(SOURCE TEXT)

-- Start --

Incident Management

Incident Management and Problem Management are intimately related within the context of the ITIL framework. On the surface, these two processes may seem to be very similar, however, they work to achieve very different objectives within an organization. One of the purposes of the ITIL framework was to establish a common lexicon, an IT vernacular, which terms and definitions are standardized to establish common understanding and communication.

To begin our differentiation between these two processes, it’s beneficial to understand the definitions of both incidents and problems. An incident is any unplanned interruption/reduction in quality of service. To define it more broadly, an incident is anything that can affect IT services. A problem, on the other hand, is the cause of one or more incidents where the root cause is often not initially understood.

-- End --

(RECORDS)
-- Start --

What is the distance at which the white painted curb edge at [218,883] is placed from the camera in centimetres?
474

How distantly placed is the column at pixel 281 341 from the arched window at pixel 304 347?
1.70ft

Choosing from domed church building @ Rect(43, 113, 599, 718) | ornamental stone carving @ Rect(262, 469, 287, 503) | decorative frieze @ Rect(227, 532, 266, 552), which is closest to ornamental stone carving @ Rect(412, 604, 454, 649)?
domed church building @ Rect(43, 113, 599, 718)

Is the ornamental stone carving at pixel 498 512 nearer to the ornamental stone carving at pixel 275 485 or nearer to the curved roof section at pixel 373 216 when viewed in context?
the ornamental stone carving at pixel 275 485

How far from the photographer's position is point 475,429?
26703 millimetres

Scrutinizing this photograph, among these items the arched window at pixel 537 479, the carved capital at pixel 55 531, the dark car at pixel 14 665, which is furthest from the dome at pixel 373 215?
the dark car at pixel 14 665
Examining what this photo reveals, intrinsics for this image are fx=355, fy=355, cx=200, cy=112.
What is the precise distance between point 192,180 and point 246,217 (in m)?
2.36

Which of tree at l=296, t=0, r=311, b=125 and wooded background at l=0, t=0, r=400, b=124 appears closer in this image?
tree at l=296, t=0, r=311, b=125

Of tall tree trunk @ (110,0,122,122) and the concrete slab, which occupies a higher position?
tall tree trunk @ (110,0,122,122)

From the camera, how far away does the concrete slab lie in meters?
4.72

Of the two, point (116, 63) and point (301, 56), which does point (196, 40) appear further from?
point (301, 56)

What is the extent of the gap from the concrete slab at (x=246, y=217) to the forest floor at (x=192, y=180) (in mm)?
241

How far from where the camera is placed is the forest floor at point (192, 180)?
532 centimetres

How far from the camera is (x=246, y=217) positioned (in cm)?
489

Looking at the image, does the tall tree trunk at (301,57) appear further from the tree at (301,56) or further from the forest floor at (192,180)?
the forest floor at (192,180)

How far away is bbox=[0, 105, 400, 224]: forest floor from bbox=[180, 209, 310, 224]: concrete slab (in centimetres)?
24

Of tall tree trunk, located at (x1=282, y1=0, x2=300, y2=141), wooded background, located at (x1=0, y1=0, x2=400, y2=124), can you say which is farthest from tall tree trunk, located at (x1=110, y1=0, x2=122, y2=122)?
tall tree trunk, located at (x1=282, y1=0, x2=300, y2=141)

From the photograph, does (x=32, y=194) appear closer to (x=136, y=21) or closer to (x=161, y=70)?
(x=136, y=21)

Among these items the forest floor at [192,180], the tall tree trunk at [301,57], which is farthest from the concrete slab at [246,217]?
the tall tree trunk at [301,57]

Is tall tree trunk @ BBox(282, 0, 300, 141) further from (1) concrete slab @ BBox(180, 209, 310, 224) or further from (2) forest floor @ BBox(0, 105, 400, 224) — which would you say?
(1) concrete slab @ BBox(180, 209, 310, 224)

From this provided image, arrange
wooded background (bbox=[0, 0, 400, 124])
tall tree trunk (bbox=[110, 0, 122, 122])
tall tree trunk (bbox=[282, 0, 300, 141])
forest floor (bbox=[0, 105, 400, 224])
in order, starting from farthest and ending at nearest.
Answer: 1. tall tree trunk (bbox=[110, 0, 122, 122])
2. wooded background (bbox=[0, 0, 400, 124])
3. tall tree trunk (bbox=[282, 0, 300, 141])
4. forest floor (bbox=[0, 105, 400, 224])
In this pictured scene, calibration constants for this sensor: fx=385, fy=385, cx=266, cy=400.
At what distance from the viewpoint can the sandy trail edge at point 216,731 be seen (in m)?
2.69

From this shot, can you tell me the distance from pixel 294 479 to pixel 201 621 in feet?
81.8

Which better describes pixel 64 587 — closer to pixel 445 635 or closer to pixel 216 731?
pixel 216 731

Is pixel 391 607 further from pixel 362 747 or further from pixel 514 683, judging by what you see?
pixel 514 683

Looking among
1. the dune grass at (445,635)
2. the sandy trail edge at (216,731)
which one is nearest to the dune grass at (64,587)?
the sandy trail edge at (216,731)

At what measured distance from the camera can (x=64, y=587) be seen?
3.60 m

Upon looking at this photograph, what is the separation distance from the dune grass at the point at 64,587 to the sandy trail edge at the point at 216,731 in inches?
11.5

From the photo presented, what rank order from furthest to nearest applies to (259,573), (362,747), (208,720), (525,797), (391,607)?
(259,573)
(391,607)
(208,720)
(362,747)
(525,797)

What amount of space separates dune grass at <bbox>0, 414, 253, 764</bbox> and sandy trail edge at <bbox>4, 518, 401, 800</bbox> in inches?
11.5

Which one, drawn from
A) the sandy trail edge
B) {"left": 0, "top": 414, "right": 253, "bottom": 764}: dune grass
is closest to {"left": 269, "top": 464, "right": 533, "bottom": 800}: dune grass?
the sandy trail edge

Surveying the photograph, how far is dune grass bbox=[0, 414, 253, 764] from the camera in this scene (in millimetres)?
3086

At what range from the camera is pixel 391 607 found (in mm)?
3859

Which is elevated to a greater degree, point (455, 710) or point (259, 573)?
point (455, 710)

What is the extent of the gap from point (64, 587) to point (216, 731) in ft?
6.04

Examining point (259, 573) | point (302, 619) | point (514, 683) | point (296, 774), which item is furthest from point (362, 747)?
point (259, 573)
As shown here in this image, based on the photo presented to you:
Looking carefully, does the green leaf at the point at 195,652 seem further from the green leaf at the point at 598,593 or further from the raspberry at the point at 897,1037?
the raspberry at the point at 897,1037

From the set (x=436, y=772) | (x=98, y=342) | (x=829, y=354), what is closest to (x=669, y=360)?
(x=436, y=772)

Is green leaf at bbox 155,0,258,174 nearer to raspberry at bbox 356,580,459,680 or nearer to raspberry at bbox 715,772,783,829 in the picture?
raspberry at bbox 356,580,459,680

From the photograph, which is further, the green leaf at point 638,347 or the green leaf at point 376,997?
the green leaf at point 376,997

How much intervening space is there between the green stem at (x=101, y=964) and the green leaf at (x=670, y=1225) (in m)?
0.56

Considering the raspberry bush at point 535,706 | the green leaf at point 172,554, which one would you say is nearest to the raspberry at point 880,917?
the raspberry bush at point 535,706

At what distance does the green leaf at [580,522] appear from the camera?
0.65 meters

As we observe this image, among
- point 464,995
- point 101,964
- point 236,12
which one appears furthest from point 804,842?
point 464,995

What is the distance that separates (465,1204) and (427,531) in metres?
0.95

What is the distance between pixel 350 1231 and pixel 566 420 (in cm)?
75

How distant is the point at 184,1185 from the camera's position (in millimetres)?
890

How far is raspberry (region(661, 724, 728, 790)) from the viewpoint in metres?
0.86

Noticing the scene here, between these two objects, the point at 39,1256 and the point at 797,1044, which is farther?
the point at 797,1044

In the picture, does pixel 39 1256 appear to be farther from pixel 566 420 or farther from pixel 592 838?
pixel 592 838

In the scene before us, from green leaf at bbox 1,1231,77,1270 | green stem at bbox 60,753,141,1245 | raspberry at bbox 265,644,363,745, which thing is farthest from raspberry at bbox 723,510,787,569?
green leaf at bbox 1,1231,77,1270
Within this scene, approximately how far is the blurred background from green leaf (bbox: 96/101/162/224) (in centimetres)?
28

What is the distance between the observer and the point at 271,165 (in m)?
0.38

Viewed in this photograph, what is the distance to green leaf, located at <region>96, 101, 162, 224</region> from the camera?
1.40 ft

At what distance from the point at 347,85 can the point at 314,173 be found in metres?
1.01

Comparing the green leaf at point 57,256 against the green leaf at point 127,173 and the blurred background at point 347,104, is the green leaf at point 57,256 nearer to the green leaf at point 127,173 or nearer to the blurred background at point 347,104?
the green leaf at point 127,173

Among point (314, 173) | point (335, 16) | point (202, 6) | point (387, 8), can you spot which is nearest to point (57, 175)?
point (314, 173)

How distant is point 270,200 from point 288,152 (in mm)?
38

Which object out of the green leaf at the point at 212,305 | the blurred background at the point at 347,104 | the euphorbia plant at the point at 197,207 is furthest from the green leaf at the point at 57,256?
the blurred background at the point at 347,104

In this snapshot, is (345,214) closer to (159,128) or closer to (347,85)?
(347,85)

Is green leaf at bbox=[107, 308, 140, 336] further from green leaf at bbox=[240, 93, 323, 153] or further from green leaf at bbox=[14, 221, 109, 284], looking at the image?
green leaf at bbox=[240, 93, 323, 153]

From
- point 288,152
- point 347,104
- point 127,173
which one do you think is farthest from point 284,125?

-- End --

(WORK TO DO)
1 - In the incident management text, what is a problem defined as?
2 - Pick up the incident management text after its last sentence and keep writing it.

(TASK-BY-TASK RESULTS)
1 - The cause of one or more incidents, where the root cause is often not initially understood.

2 -
The purpose of Incident Management is ALWAYS to restore normal service operation as quickly as possible. Minimizing impact on business operations is the primary function of Incident Management whereas Problem Management is concerned with eliminating recurring incidents and to minimize the impacts of incidents that are unpreventable. The incident management process is where workarounds are acceptable because the goal is to restore service to your customers as quickly as possible. The problem management process occurs when an organization has compiled several incidents that seem to be related to the same issue; (problem) warranting an investigation into the root causes of the error.

Since Incident Management’s primary objective is to restore service to normal operations as quickly as possible, it’s imperative that organizations agree on timescales for handling incidents based upon incident response as well as the resolution targets outlined in the SLA’s (Service Level Agreements). All support groups need to understand and adhere to these timescales to promote homogeny throughout the incident management process.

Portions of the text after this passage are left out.